INSTRUCTIONS TO FOLLOW: Copy the entries below word for word, everything from the line containing "Which item in the set" down to the line containing "1.55 metres", with both of those lines included.

# START OF DATASET RECORDS

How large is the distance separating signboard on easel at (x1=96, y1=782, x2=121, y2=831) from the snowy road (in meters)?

# END OF DATASET RECORDS
# START OF DATASET RECORDS

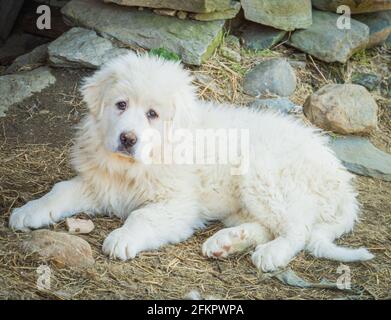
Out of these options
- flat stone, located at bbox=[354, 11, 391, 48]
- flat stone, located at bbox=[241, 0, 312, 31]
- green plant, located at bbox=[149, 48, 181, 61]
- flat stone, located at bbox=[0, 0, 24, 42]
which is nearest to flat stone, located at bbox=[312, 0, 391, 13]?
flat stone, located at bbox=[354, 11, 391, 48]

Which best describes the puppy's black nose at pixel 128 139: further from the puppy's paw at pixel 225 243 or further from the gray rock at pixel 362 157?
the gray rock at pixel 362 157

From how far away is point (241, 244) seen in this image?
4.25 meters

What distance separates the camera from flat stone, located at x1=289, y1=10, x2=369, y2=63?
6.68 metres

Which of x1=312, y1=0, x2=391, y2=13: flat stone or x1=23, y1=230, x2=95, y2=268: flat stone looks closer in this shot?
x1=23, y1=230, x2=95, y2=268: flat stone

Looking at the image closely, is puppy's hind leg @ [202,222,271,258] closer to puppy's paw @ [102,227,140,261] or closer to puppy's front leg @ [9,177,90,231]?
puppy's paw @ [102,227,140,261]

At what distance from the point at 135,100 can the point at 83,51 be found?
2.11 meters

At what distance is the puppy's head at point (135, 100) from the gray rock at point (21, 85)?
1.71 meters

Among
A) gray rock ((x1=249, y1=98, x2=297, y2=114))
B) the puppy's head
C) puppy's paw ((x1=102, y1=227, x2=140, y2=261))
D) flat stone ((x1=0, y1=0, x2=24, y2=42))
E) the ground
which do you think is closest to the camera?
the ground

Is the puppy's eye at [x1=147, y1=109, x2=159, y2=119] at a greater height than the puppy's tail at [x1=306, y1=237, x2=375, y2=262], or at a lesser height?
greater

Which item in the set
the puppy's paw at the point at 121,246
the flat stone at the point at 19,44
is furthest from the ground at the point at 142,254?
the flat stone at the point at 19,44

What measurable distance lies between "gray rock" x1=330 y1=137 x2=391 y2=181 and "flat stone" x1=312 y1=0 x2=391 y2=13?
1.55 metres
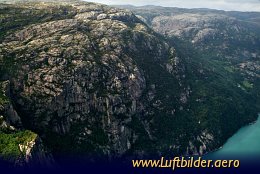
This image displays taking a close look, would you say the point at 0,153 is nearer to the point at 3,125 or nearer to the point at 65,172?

# END OF DATASET RECORDS
# START OF DATASET RECORDS

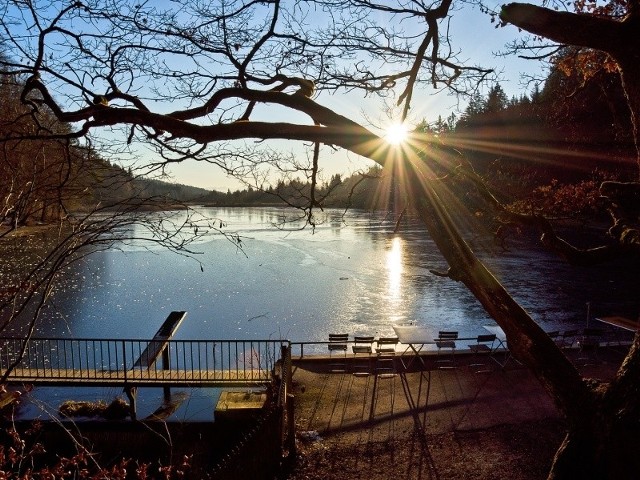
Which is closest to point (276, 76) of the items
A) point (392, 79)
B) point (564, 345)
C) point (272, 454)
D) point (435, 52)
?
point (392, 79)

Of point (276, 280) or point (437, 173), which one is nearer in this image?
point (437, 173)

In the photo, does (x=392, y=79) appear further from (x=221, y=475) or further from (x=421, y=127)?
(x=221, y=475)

# END OF DATASET RECORDS

OUTPUT OF THE EXERCISE:
Which item in the set
the puppy's paw at the point at 121,246
the flat stone at the point at 19,44
is furthest from the ground at the point at 142,254?
the flat stone at the point at 19,44

What measurable distance lies between "gray rock" x1=330 y1=137 x2=391 y2=181 and "flat stone" x1=312 y1=0 x2=391 y2=13?
1.55 metres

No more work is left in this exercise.